### Exercise prompt
Your answer should consist only of the records, copied exactly, with the images removed.

### Available data

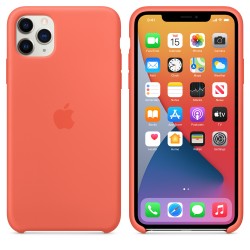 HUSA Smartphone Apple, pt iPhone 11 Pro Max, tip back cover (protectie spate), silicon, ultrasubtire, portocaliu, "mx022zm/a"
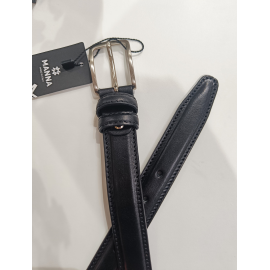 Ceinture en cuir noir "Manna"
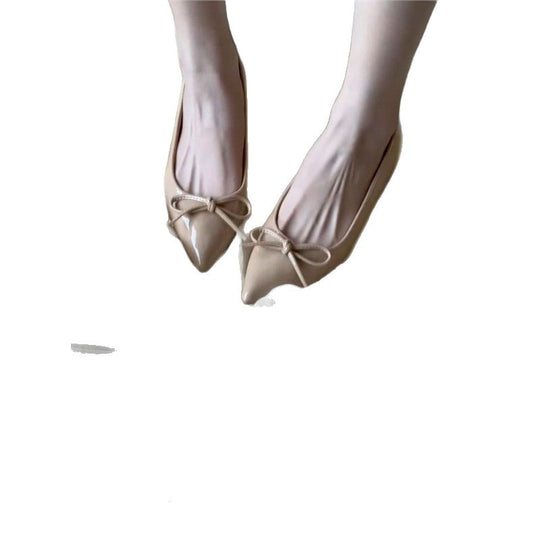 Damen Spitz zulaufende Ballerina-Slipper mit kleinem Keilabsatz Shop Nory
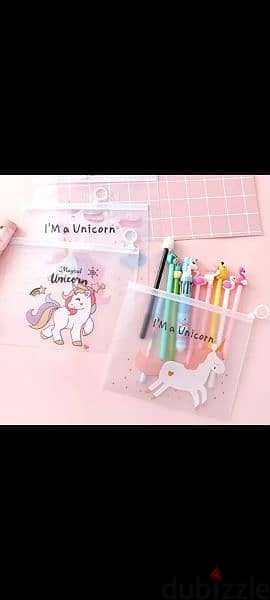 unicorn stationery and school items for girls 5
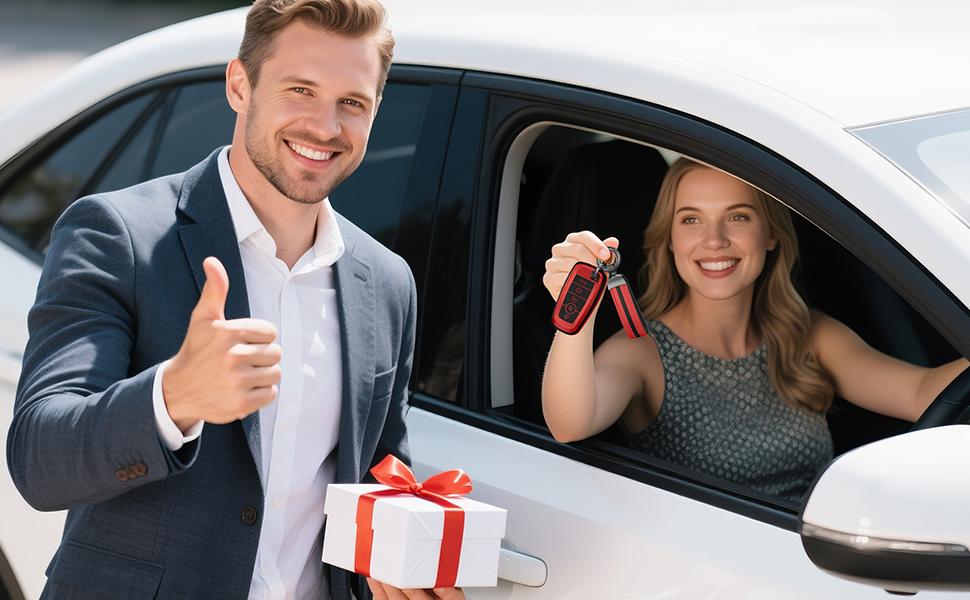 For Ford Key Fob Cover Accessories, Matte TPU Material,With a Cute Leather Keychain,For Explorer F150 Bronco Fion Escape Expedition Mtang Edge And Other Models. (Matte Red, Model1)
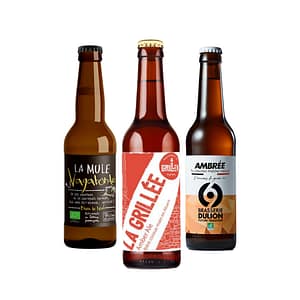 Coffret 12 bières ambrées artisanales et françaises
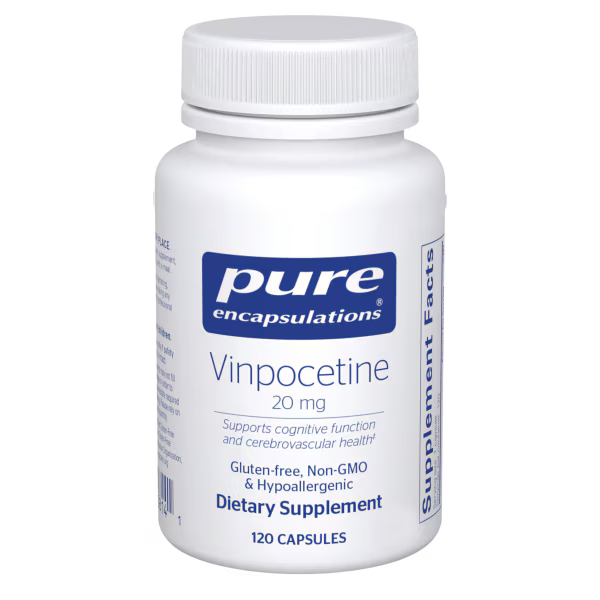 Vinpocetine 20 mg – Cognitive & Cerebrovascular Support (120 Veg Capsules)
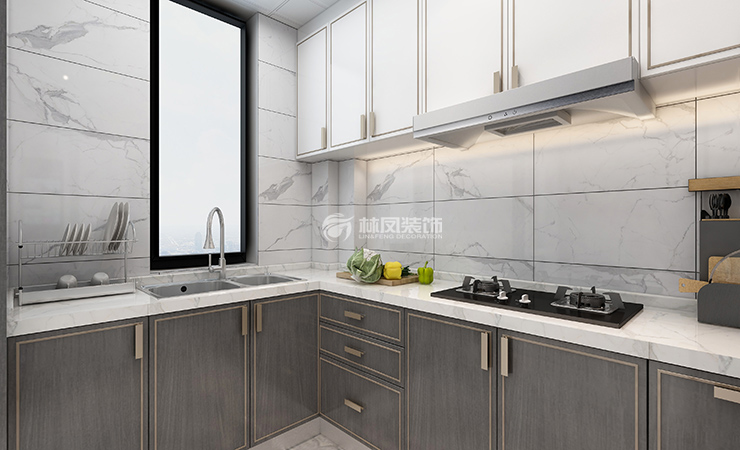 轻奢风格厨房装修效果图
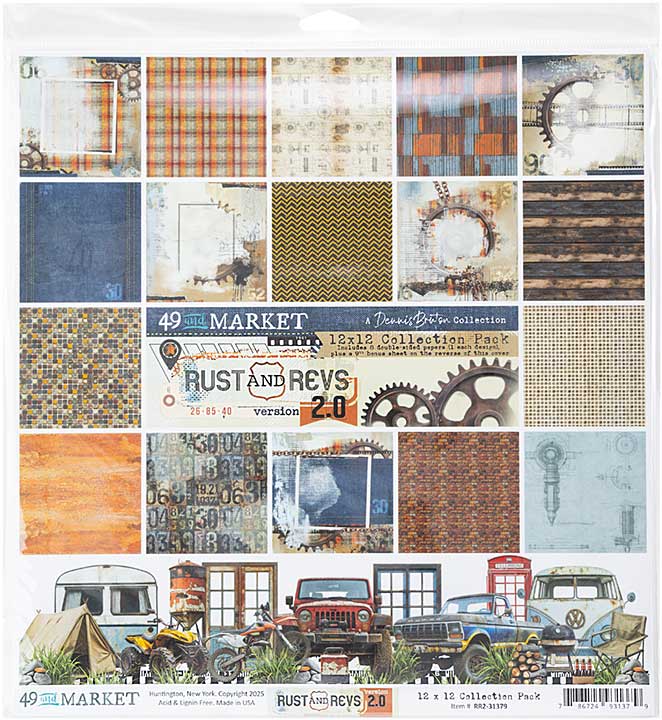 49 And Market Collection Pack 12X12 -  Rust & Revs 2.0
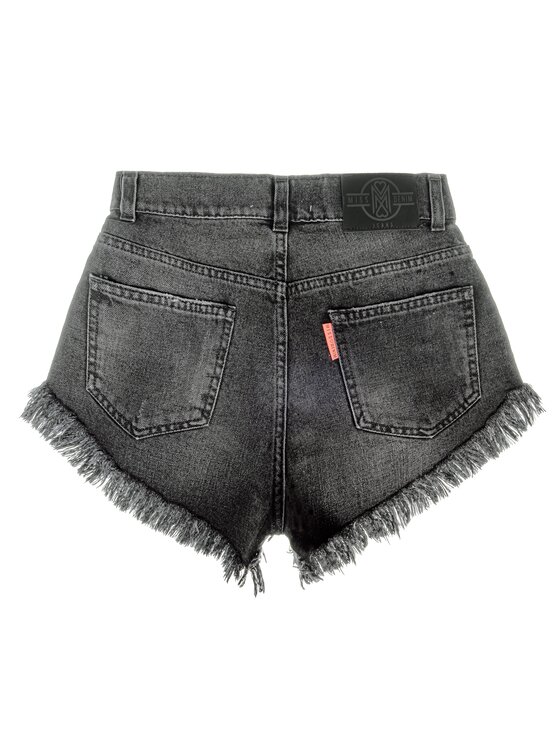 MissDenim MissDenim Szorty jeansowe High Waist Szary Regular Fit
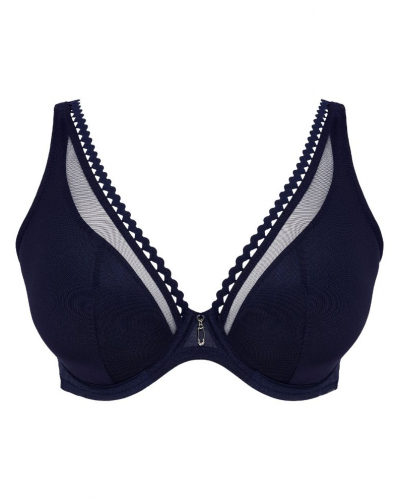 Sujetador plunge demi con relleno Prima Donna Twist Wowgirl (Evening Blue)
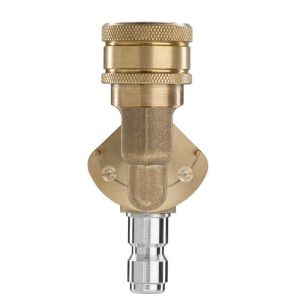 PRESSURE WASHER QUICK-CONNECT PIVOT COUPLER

### Written response
 HUSA Smartphone Apple, pt iPhone 11 Pro Max, tip back cover (protectie spate), silicon, ultrasubtire, portocaliu, "mx022zm/a"
 Ceinture en cuir noir "Manna"
 Damen Spitz zulaufende Ballerina-Slipper mit kleinem Keilabsatz Shop Nory
 unicorn stationery and school items for girls 5
 For Ford Key Fob Cover Accessories, Matte TPU Material,With a Cute Leather Keychain,For Explorer F150 Bronco Fion Escape Expedition Mtang Edge And Other Models. (Matte Red, Model1)
 Coffret 12 bières ambrées artisanales et françaises
 Vinpocetine 20 mg – Cognitive & Cerebrovascular Support (120 Veg Capsules)
 轻奢风格厨房装修效果图
 49 And Market Collection Pack 12X12 -  Rust & Revs 2.0
 MissDenim MissDenim Szorty jeansowe High Waist Szary Regular Fit
 Sujetador plunge demi con relleno Prima Donna Twist Wowgirl (Evening Blue)
 PRESSURE WASHER QUICK-CONNECT PIVOT COUPLER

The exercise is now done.